Bada' memiliki arti tampak
setelah sebelumnya tersembunyi, atau berarti pula munculnya pendapat baru.
Dengan dua arti tersebut, bada' berkonsekuensi logis terhadap didahuluinya
ketidaktahuan (سبق الجهل) dan munculnya
pengetahuan baru (حدوث العلم). Tentu, dua
konsekuensi ini mustahil bagi Allah, tetapi Rafidhah justru menisbatkan sifat
bada' ini kepada Allah.
Ar-Rayyan bin As-Shalt
berkata:
سمعت الرضا يقول
ما بعث الله نبيا إلا بتحريم الخمر وأن يقر لله البداء
"Saya
pernah mendengar Ridho berkata: 'Allah tidak mengutus nabi kecuali
diperintahkan untuk mengharamkan khamr, dan diperintahkan untuk menetapkan
sifat bada' kepada Allah.'" [Usul al-Kafi, 40]
Di dalam kitab dalam
kitab Usul
al-Kafi, Syaikh Muhammad bin Ya'kub Al-Kulaini mengatakan bahwa,
عن
أبى عبد الله أنه قال ما عبد الله بشيْ مثل البداء
Abu Abdillah berkata, "Seseorang belum dianggap
beribadah kepada Allah sedikitpun, sehingga ia mengakui adanya sifat bada' pada
Allah". Maha tinggi Allah setinggi-tingginya dari tuduhan seperti
ini.
Bayangkan, bagaimana bisa
mereka menisbatkan kebodohan kepada Allah, padahal Allah menyatakan tentang
Dzat-Nya sendiri tidaklah demikian, bahkan sebaliknya.
قُل لَّا
يَعْلَمُ مَن فِي السَّمَوَاتِ وَالْأَرْضِ الْغَيْبَ إِلَّا الله
"Katakanlah: Tidak ada seorang pun di langit
dan di bumi yang mengetahui perkara gaib kecuali Allah." (QS. An-Naml: 65)
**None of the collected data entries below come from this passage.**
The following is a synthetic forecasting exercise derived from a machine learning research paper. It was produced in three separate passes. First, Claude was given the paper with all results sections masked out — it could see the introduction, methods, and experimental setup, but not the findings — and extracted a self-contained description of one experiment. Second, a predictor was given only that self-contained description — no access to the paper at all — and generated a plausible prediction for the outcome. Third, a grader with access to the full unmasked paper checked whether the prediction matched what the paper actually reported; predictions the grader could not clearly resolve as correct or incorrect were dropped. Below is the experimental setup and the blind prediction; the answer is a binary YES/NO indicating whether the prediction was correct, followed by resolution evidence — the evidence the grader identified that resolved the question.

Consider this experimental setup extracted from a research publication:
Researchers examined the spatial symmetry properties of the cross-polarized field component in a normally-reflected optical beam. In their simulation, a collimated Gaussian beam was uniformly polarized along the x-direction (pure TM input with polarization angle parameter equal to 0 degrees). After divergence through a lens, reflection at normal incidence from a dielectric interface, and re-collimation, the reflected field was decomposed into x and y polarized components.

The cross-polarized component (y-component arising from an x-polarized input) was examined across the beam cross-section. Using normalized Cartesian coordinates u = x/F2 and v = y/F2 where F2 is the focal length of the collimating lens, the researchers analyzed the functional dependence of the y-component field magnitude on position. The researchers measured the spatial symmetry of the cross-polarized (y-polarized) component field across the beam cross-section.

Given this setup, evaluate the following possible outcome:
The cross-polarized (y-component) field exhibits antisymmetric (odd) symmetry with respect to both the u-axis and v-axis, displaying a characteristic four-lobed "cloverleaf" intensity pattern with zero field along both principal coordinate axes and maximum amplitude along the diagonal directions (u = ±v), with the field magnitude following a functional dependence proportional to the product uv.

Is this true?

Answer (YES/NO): YES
Sementara itu, Rafidhah berkeyakinan bahwa para imam mereka mengetahui segala ilmu pengetahuan dan tak
ada sedikit pun yang samar bagi mereka.
Mari merenung, apakah akidah
Islam yang dibawa oleh Nabi Muhammad sepertimana keyakinan mereka?